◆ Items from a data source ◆

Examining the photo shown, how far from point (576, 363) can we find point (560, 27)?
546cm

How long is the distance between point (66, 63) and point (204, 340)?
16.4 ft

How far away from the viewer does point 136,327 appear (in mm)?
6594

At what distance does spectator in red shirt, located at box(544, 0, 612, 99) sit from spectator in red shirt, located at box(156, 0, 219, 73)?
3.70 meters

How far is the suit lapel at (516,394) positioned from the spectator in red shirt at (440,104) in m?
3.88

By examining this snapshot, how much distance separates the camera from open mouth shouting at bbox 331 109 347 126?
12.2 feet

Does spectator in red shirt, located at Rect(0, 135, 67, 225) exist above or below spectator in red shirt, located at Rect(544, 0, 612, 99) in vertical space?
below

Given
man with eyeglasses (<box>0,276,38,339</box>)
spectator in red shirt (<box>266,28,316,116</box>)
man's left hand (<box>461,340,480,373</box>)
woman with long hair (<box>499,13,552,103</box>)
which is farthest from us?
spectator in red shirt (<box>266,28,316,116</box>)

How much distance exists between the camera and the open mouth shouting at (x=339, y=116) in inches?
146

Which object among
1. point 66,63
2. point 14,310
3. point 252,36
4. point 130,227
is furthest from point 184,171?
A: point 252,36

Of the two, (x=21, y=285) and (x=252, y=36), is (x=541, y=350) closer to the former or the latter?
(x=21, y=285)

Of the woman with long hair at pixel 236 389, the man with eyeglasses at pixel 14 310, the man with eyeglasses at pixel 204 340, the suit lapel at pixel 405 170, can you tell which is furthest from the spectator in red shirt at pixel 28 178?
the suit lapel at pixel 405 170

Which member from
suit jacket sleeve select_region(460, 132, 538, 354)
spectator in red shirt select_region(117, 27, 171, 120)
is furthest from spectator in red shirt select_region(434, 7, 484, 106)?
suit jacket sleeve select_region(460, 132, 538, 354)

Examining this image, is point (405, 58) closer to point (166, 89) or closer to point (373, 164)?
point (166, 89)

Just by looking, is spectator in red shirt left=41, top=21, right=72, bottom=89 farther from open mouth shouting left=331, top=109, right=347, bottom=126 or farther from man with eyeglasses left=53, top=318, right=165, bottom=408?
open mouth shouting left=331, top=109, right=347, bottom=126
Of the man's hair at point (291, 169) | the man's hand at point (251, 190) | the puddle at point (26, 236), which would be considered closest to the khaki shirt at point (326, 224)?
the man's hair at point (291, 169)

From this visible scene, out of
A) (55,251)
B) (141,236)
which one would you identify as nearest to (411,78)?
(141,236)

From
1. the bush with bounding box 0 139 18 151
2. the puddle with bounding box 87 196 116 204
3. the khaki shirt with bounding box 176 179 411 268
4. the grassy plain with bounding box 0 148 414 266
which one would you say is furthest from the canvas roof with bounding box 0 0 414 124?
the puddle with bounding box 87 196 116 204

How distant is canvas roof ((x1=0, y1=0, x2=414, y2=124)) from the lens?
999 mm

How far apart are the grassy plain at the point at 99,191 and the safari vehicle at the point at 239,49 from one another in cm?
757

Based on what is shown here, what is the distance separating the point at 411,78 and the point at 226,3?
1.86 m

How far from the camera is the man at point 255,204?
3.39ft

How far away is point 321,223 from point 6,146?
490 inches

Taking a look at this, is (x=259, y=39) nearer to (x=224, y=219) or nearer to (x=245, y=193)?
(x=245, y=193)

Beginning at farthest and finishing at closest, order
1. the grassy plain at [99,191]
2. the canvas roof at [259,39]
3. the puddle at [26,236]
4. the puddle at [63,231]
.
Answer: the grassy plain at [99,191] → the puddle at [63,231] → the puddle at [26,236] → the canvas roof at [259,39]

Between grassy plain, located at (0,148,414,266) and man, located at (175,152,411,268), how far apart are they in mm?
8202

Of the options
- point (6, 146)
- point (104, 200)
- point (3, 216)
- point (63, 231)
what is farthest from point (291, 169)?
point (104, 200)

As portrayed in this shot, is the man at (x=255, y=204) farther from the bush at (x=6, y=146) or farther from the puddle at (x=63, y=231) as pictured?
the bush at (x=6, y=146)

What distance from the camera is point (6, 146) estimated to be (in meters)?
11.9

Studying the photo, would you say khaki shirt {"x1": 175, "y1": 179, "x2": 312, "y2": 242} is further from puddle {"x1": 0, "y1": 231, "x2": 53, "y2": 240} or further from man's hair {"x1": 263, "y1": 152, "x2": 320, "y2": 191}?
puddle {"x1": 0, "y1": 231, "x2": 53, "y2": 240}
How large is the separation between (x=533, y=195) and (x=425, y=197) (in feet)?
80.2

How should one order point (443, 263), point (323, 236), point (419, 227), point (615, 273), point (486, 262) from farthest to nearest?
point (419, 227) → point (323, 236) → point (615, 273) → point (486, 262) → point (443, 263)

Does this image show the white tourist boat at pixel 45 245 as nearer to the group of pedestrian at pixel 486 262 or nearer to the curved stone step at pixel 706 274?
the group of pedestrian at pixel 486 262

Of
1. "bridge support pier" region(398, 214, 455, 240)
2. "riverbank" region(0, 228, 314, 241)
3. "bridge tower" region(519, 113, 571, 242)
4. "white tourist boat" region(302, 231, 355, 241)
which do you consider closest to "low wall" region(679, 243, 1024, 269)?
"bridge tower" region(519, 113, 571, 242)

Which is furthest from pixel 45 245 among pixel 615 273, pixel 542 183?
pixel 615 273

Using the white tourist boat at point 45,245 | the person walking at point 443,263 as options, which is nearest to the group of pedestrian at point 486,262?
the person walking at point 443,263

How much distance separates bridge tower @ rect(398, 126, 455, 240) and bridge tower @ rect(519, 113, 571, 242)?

◆ The exercise ◆
Locate each line of the listing that contains the string "woman" and copy it out. Case matters.

◆ Response below ◆
woman with long hair (<box>499,13,552,103</box>)
Of the woman with long hair at pixel 236 389, the man with eyeglasses at pixel 14 310, the man with eyeglasses at pixel 204 340, the suit lapel at pixel 405 170, can you tell which is furthest from the spectator in red shirt at pixel 28 178?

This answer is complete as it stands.